The knight’s tour is a special case of a depth first search where the goal is to create the deepest depth first tree, without any branches. The more general depth first search is actually easier. Its goal is to search as deeply as possible, connecting as many nodes in the graph as possible and branching where necessary.

It is even possible that a depth first search will create more than one
tree. When the depth first search algorithm creates a group of trees we
call this a **depth first forest**. As with the breadth first search our
depth first search makes use of predecessor links to construct the tree.
In addition, the depth first search will make use of two additional
instance variables in the `Vertex`

class.
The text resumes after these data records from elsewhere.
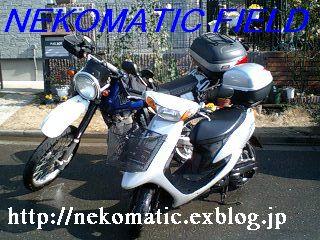 f0054133_13152454.jpg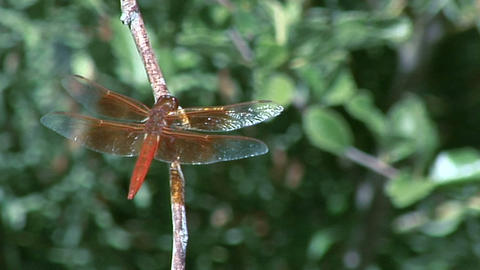 A dragonfly sits on a branch Stock Video Footage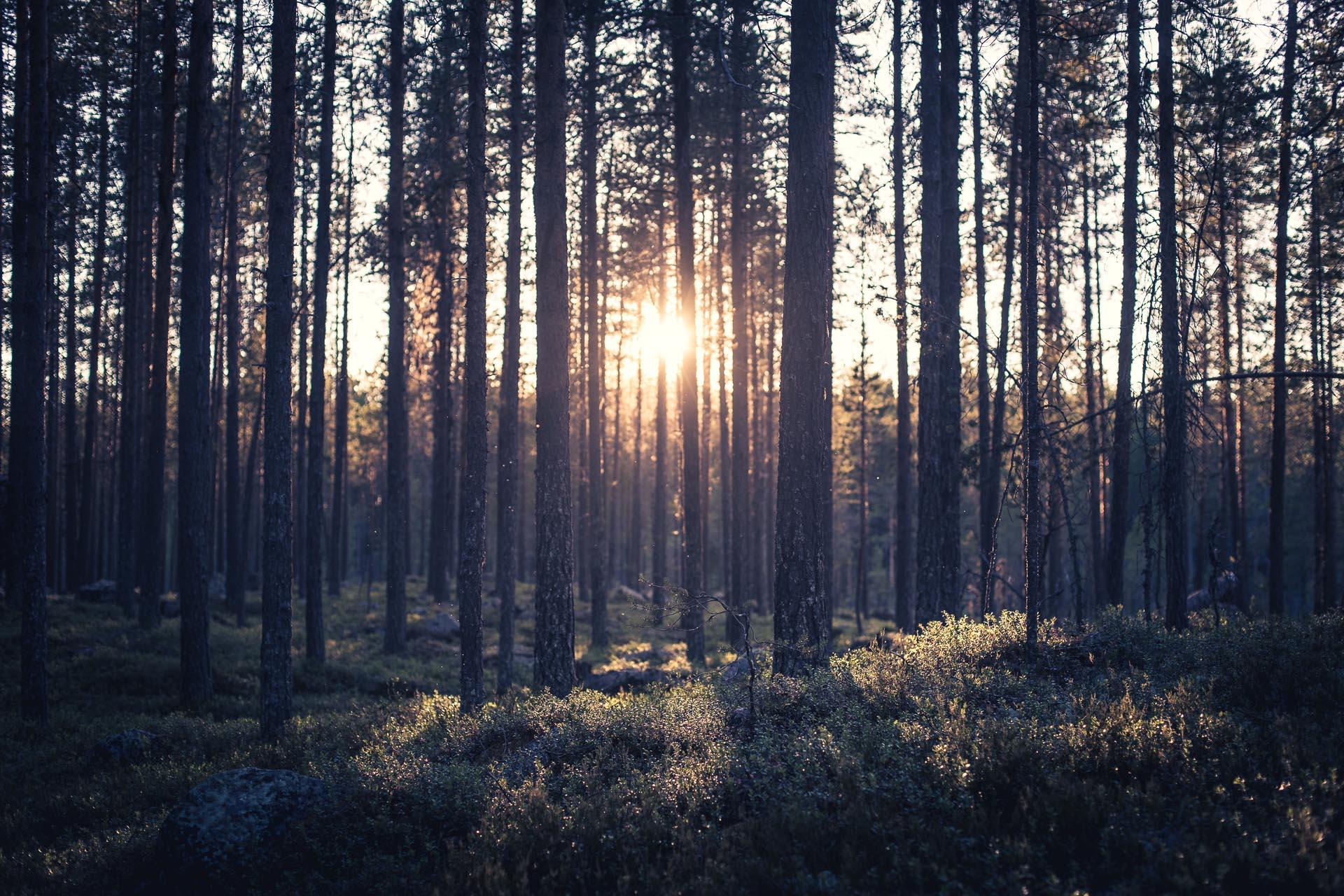 En junikväll i skogen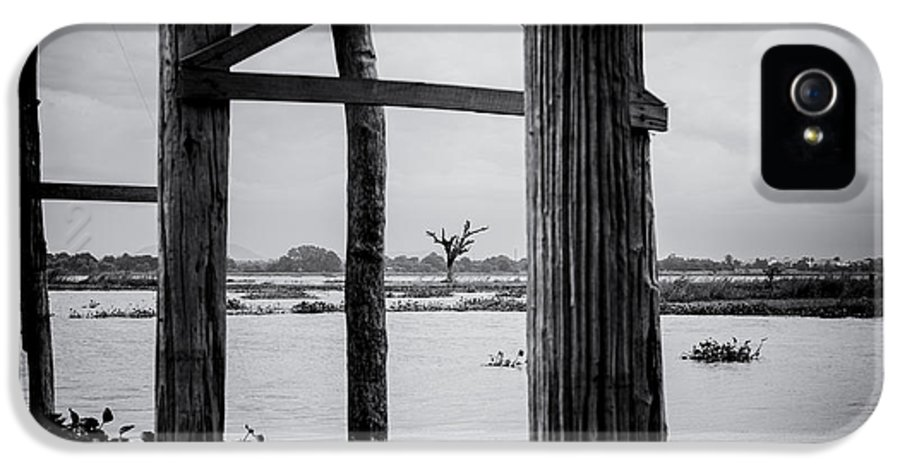 Irrawaddy IPhone 5 / 5s Case featuring the photograph Irrawaddy River Tree by Dean Harte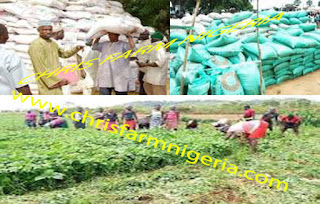 Fertilizer Distribution Business | Business Plans | How To Start in Nigeria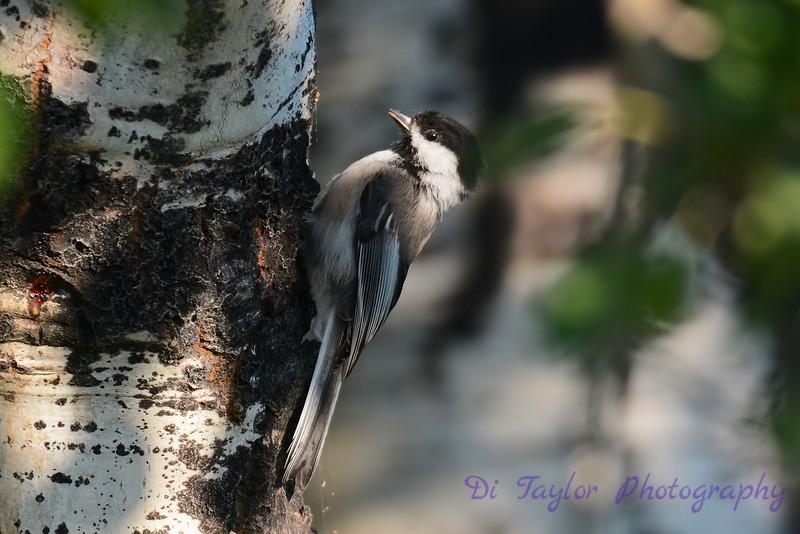 Chickadee on side of tree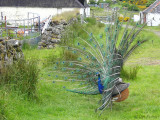 Peacock, Talisker farm, Skye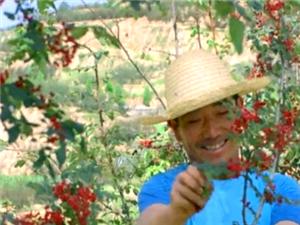 这颗优美的花椒!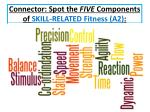 connector spot the five components of skill related fitness a2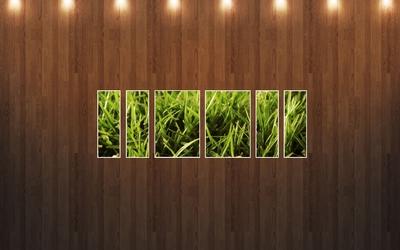 Grass under the spotlight wallpaper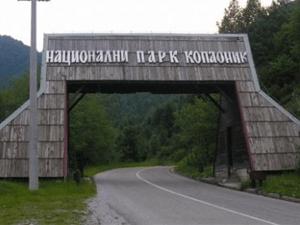 Nacionalni park Kopaonik prostire se na najvišim i najočuvanijim delovima planine Kopaonik, koja se uzdiže u središnjem delu južne Srbije. Zaštićen je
The new instance variables are
the discovery and finish times. The discovery time tracks the number of
steps in the algorithm before a vertex is first encountered. The finish
time is the number of steps in the algorithm before a vertex is colored
black. As we will see after looking at the algorithm, the discovery and
finish times of the nodes provide some interesting properties we can use
in later algorithms.

The code for our depth first search is shown below. We use a set to
maintain a record of the nodes that have been visited as we recursively
traverse through our sample graph. For each vertex, any neighboring
vertices that have not yet been visited are traversed. This is much like
our depth first traversal for our knight’s tour solution, except that
we do not need to keep track of the path taken to reach every vertex,
allowing us to more simply use our `visited`

set.

We also introduce a `traversal_times`

dictionary here in which the keys
are vertices and the values we populate as dictionaries of the form
`{'discovery': m, 'finish': n}`

, where the `m`

and `n`

values are
integers obtained by incrementing a counter before and after each time
a new vertex is traversed.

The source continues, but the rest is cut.